[[ PROVIDED PASSAGE, beginning ]]

Intel did not immediately respond to a CNBC request for comment.
 
Rising with inflation 

          Forrester analyst Glenn O’Donnell told CNBC that rising chip prices should surprise nobody in the current economic climate, adding that he expects prices to rise about 10-15%, or roughly in line with inflation. 
          Over the last two years, the coronavirus pandemic has helped to fuel a global chip shortage. “Chipmakers face their own increasing supply issues that are exacerbated by the Ukraine war ... and demand remains high while supply remains constrained,” O’Donnell said. “Energy prices are also on a tear, including electricity. Chipmaking requires an enormous amount of electric power.” 
          Despite an intensifying cost of living crisis, companies that integrate chips into their products may have to start passing on costs to consumers. 
          “Increased prices for chips will add stress to all of the downstream customers who will either need to pass on these price increases to their customers, which will be tough in the current environment, or accept lower profitability,” Hanbury said.

[[ PROVIDED PASSAGE, end ]]
[[ RECORDED DATA, beginning ]]

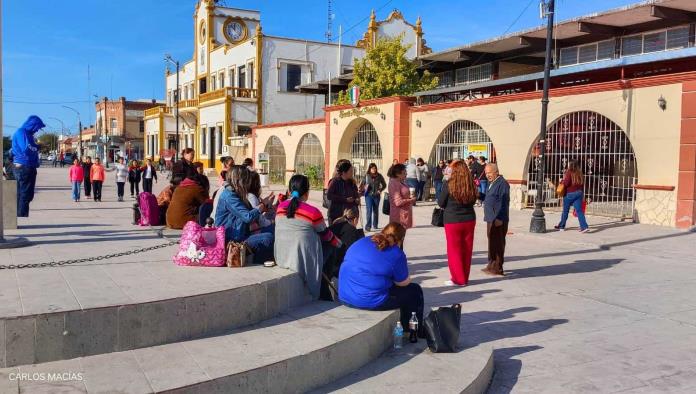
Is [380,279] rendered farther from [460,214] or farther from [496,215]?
[496,215]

[[ RECORDED DATA, end ]]

# EXERCISE PROMPT:
Repeat everything in the passage on rising chip prices from "Forrester analyst Glenn" down to "costs to consumers.", word for word.

# RESULT:
Forrester analyst Glenn O’Donnell told CNBC that rising chip prices should surprise nobody in the current economic climate, adding that he expects prices to rise about 10-15%, or roughly in line with inflation. 
          Over the last two years, the coronavirus pandemic has helped to fuel a global chip shortage. “Chipmakers face their own increasing supply issues that are exacerbated by the Ukraine war ... and demand remains high while supply remains constrained,” O’Donnell said. “Energy prices are also on a tear, including electricity. Chipmaking requires an enormous amount of electric power.” 
          Despite an intensifying cost of living crisis, companies that integrate chips into their products may have to start passing on costs to consumers.